Core Concepts
Increasing the information density of prompts can significantly improve the generalization ability of vision-language models, while drastically reducing the number of tunable parameters.
Abstract
The paper proposes a novel concept called "Information Density" (ID) to quantify the concentration of essential and non-redundant information in the prompt matrix. The authors observe a strong correlation between the ID of prompts and the generalization performance of vision-language models during fine-tuning.
Inspired by this observation, the authors introduce Dense Information Prompt (DIP), which aims to enhance the information density of prompts to improve generalization. DIP achieves this by decomposing the prompt matrix into a product of two smaller matrices, significantly reducing the number of tunable parameters compared to classic prompt tuning methods.
The paper also introduces a special initialization method and a lightweight regularization module to further improve the performance of DIP without increasing the parameter count or inference cost. Comprehensive experiments on various tasks, including base-to-new generalization, domain generalization, cross-dataset transfer, and few-shot learning, demonstrate the superiority of DIP over state-of-the-art prompt tuning methods, while using only a fraction of the parameters.
Key highlights:
- Proposed the concept of "Information Density" (ID) to quantify the concentration of essential information in the prompt matrix.
- Observed a strong correlation between ID and the generalization performance of vision-language models.

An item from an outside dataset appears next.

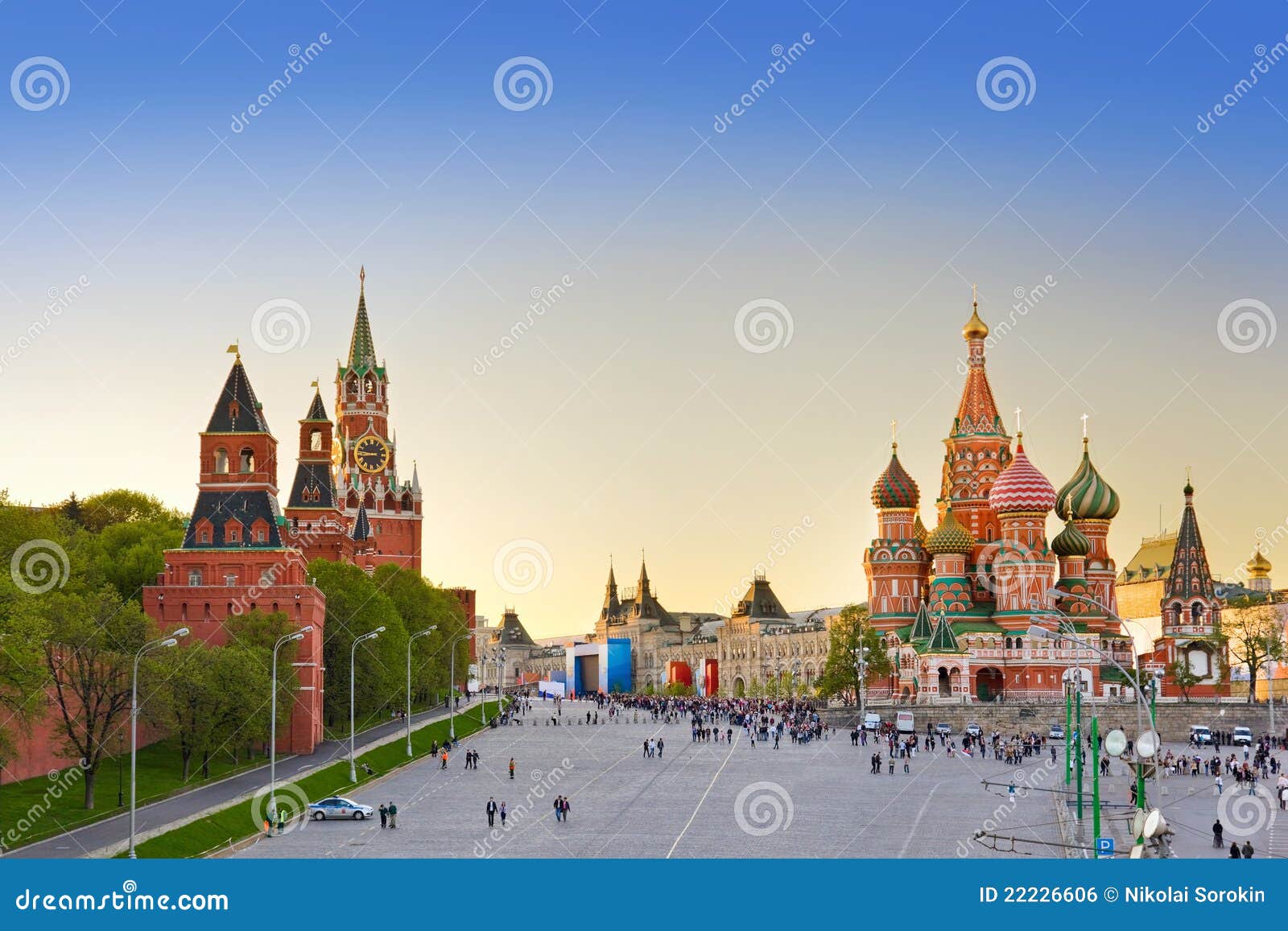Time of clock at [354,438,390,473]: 8:45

- Introduced Dense Information Prompt (DIP) to enhance the ID of prompts, improving generalization while drastically reducing the number of tunable parameters.

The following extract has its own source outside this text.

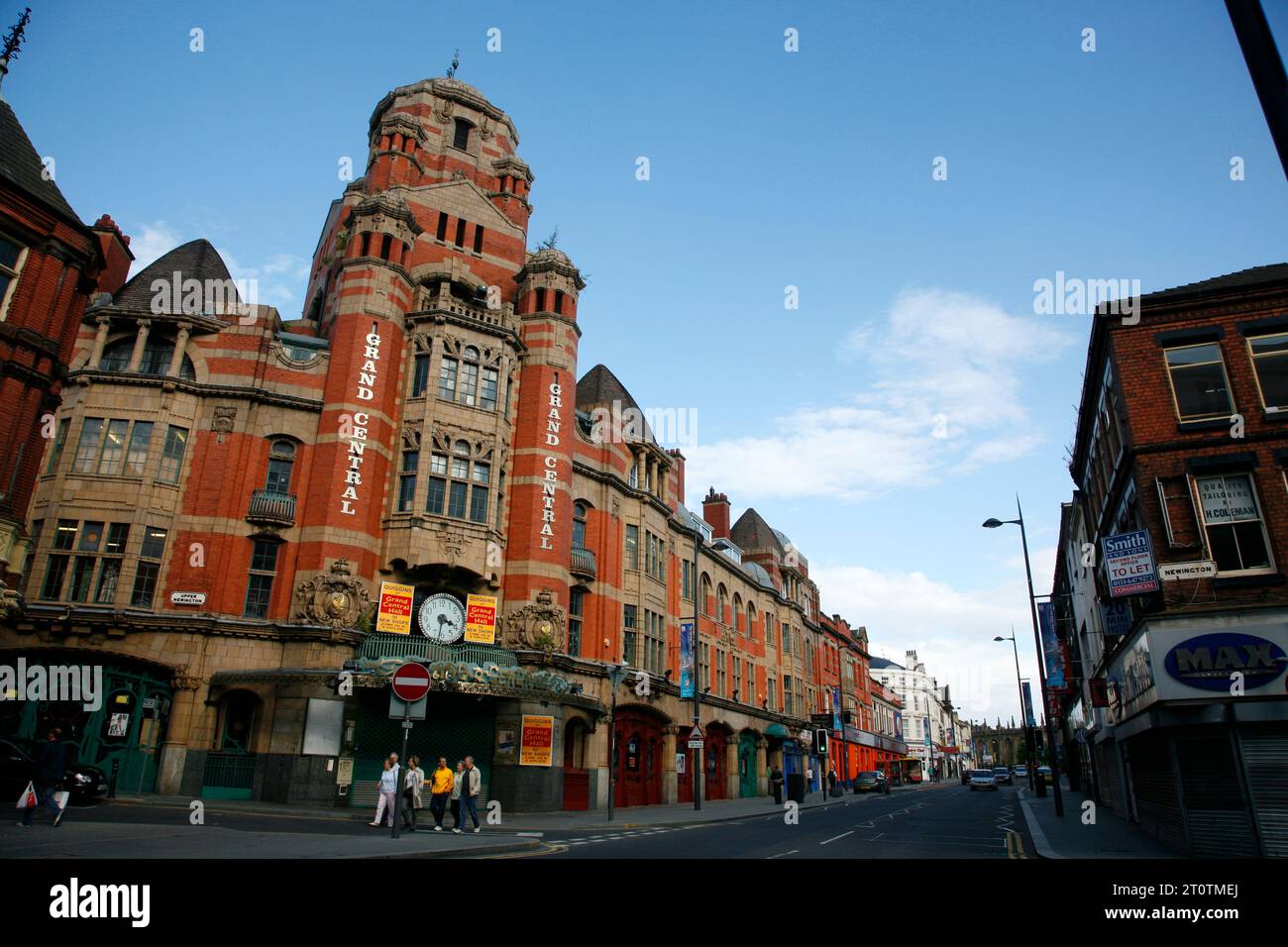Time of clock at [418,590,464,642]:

- Proposed a special initialization method and a lightweight regularization module to further boost the performance of DIP.
- Comprehensive experiments show DIP outperforms state-of-the-art prompt tuning methods across various tasks, using only a fraction of the parameters.
Stats
The paper reports the following key metrics:
Accuracy on base and new classes in the base-to-new generalization setting
Average accuracy across 11 datasets in the base-to-new generalization setting
Accuracy on target datasets in the domain generalization setting
Accuracy on 10 datasets in the cross-dataset transfer setting
Few-shot learning accuracy on various shot numbers
Quotes
"Increasing the information density and thus using the fewest but most essential parameters to finish generalization, without causing catastrophic forgetting or overfitting to the small dataset."
"DIP aims to enhance the model's generalization ability by increasing information density. Additionally, due to the increased information carried by each parameter unit, our approach can significantly reduce the required number of parameters."
"We are the first to explore how to effectively adapt vision-language models using an extremely small number of parameters, i.e. 0.5K."